**AUFGABE**
Geben Sie aus dem Textauszug wortgetreu die Passage wieder, die bei den Worten „Da wurden selbst“ einsetzt und nach „dann zu jubilieren.“ endet.

Ohrwürmer wurden bei dem Konzert in Duisburg zu Entdeckungsreisen

„Klezmer Virtuos“ heißt das Ensemble, mit dem der 85-jährige Klarinettist in Beeck auftrat. Virtuosen sind die Mitglieder dieser Formation mit Bassistin Nina Hacker, Saxophonist Andre Tsirlin, Hila Ofek (Harfe), und Konstantin Ischenko am Akkordeon sicherlich. Aber es ist nicht die technische Perfektion, die Giora Feidman so bekannt gemacht hat. Es sind eher Ausdruck und Emotionalität. Er scheint sich in jedes Stück hineinfallen zu lassen, als würde er die Melodie gerade erst entdecken.

Hila Ofek an der Harfe. Giora Feidmann trat mit dem Ensemble „Klezmer Virtous“ in der Alten Brotfabrik auf. Nach dem Konzert gab es Standing Ovations für die Musikerinnen und Musiker.
Hila Ofek an der Harfe. Giora Feidmann trat mit dem Ensemble „Klezmer Virtous“ in der Alten Brotfabrik auf. Nach dem Konzert gab es Standing Ovations für die Musikerinnen und Musiker. © FUNKE Foto Services | Frank Oppitz

Da wurden selbst Ohrwürmer wie „Donna Donna“ oder das unverwüstliche „Hava Nagila“ zu kleinen Entdeckungsreisen. Wie aus der Ferne schien dieses alte hebräische Volkslied herüber zu wehen, manchmal fast zerrissen zu wirken, um dann zu jubilieren.

Klezmer ist eine alte Volksmusik osteuropäischer Juden. An der weltweiten Wiederentdeckung und Neubelebung dieser Tradition hat Feidman einen großen Anteil. Speziell in Deutschland hat er diese Musik in den achtziger Jahren durch seine Mitarbeit an Peter Zadeks Inszenierung „Getto“ wieder ins Bewusstsein gebracht. Und wenn er Klezmer spielt, dann erzählt seine Klarinette von Schmerz und Trauer, von ausgelassenem Lachen und ekstatischen Tänzen. Diesen Kosmos an Gefühlen projizierte er auch in die Alte Brotfabrik.

**DATEN**
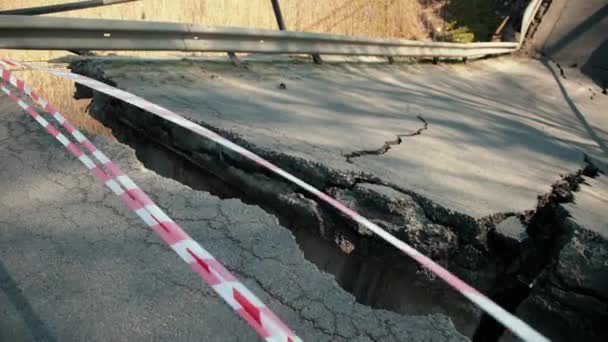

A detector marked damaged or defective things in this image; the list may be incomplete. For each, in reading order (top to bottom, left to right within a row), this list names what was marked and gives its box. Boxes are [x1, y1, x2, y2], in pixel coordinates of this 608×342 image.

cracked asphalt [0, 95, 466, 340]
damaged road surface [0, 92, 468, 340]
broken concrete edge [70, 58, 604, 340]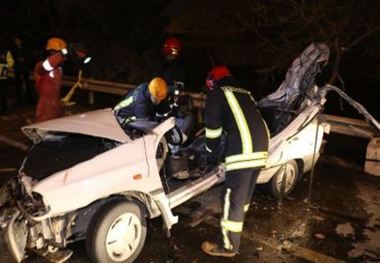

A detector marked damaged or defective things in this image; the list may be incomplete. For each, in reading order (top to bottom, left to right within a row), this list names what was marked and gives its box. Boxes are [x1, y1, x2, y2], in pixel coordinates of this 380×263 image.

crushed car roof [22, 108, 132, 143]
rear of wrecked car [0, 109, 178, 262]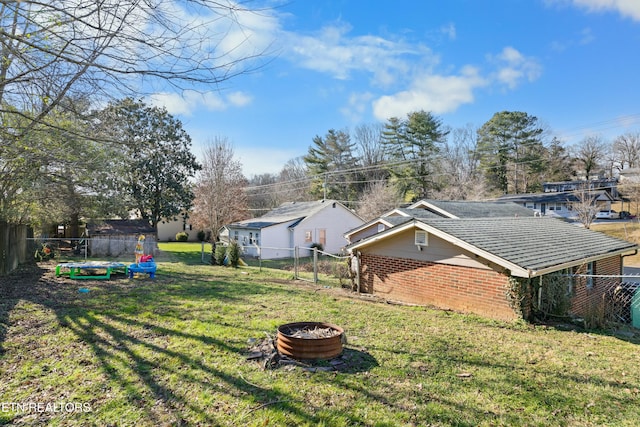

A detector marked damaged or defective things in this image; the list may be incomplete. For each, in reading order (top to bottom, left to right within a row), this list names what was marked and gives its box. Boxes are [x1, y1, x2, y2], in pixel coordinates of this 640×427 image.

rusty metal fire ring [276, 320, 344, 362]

* * *

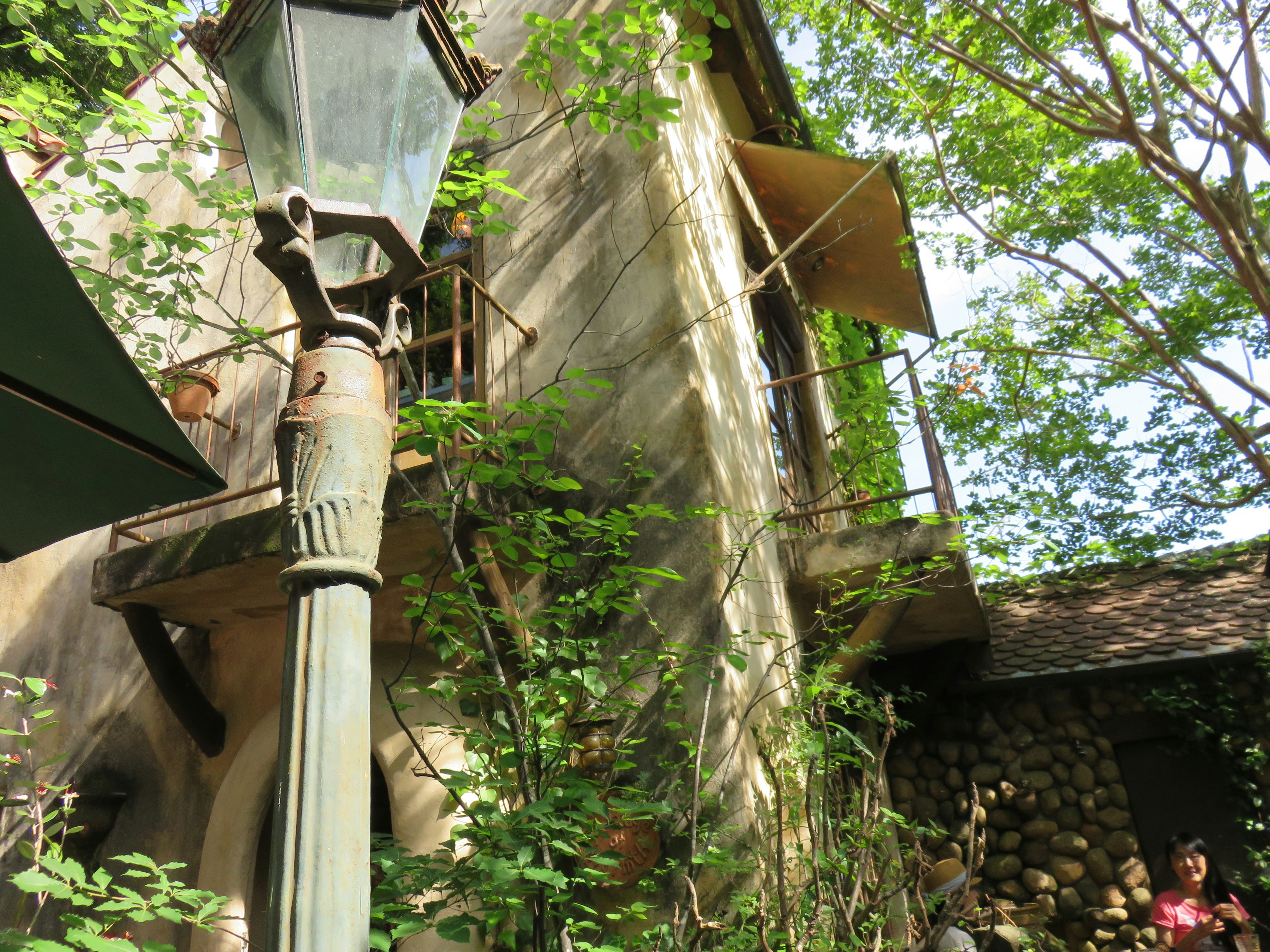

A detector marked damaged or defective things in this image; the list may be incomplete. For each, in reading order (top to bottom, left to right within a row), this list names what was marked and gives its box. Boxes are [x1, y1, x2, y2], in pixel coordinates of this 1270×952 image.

**IHRE ANTWORT**
Da wurden selbst Ohrwürmer wie „Donna Donna“ oder das unverwüstliche „Hava Nagila“ zu kleinen Entdeckungsreisen. Wie aus der Ferne schien dieses alte hebräische Volkslied herüber zu wehen, manchmal fast zerrissen zu wirken, um dann zu jubilieren.